(Required work): Please pick up the AgriYield crop yield project overview after its last sentence and keep writing it.

(Excerpt provided):
###

AgriYield: A Cloud-Native MLOps System for Crop Yield Prediction

Group 4

Project Overview

Value Proposition: AgriYield aims to improve the accuracy of end-of-season crop yield predictions and provide timely, data-driven forecast updates throughout the growing season compared to traditional methods (heuristics, historical averages, manual analysis) used by agricultural planners, researchers, and related stakeholders. The system focuses on predicting county-level yield variability driven by weather and satellite-observed conditions, offering insights beyond static historical averages or lagged official reports. It leverages large-scale satellite imagery and weather data, primarily via the pre-processed CropNet dataset, combined with modern ML techniques within a robust MLOps framework.

Status Quo: Current methods often rely on USDA reports (which have lag), farmer surveys, historical county averages, or qualitative assessments. These are often slow to adapt to intra-season weather variations and emerging climate change impacts.

###

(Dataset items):

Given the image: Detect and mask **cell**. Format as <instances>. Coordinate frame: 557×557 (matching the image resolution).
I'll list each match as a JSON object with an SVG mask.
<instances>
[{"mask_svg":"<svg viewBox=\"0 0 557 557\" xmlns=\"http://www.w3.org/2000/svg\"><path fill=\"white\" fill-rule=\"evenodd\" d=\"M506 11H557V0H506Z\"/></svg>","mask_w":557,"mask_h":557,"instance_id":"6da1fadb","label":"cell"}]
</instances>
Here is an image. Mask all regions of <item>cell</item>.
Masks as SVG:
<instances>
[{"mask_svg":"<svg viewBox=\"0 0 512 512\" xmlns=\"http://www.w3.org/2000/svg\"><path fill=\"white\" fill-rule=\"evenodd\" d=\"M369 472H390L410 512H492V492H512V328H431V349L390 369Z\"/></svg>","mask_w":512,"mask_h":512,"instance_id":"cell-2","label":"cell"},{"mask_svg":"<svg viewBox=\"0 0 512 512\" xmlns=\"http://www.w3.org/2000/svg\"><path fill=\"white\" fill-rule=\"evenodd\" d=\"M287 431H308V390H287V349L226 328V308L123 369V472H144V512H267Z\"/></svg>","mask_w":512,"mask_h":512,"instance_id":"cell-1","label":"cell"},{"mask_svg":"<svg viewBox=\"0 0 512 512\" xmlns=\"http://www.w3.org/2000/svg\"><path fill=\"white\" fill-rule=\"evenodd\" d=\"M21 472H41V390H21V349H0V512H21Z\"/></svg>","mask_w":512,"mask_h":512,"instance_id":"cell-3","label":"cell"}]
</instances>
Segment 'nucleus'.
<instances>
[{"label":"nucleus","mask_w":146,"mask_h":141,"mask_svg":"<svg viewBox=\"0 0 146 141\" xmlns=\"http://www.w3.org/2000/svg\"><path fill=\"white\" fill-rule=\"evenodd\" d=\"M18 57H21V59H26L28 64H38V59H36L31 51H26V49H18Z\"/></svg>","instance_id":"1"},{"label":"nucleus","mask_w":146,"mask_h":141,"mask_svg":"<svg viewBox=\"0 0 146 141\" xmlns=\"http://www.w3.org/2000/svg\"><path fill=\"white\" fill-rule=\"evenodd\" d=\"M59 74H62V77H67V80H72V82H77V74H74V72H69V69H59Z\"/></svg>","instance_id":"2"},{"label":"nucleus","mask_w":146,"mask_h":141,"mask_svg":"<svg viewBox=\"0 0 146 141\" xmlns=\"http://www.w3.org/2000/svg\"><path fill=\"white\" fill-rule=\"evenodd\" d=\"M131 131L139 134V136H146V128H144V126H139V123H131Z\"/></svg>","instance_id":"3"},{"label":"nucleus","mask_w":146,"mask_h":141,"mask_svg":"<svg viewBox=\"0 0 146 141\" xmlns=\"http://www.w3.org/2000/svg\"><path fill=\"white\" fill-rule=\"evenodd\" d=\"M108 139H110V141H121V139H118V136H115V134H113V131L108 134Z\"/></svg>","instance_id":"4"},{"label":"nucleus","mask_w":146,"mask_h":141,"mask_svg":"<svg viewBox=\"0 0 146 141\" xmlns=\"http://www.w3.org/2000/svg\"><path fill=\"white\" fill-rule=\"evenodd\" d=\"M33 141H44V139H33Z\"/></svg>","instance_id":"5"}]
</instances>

###

(Result for this exercise):
Business Metric:

Yield Prediction Accuracy: Measured quantitatively by Root Mean Square Error (RMSE) and Mean Absolute Error (MAE) in yield units (e.g., bushels/acre) compared to actual USDA NASS county yields on held-out data (years/regions).
Timeliness of Forecasts: Measured by the time taken to generate and deliver updated yield forecasts to users (e.g., agricultural departments, cooperatives) compared to traditional methods. This includes the speed of processing incoming data and generating predictions.
User Engagement: Measured by the number of active users accessing the system for yield predictions and updates, indicating the system's adoption and utility in real-world scenarios.

Target Users: Regional agricultural departments, farming cooperatives, commodity traders, agricultural researchers, and policymakers. The system enhances existing planning and analysis workflows. Some example of potential users include:

USDA NASS: For accurate county-level yield estimates to inform agricultural policy and commodity markets.
Farmers and Cooperatives: For real-time yield forecasts to optimize planting, harvesting, and resource allocation.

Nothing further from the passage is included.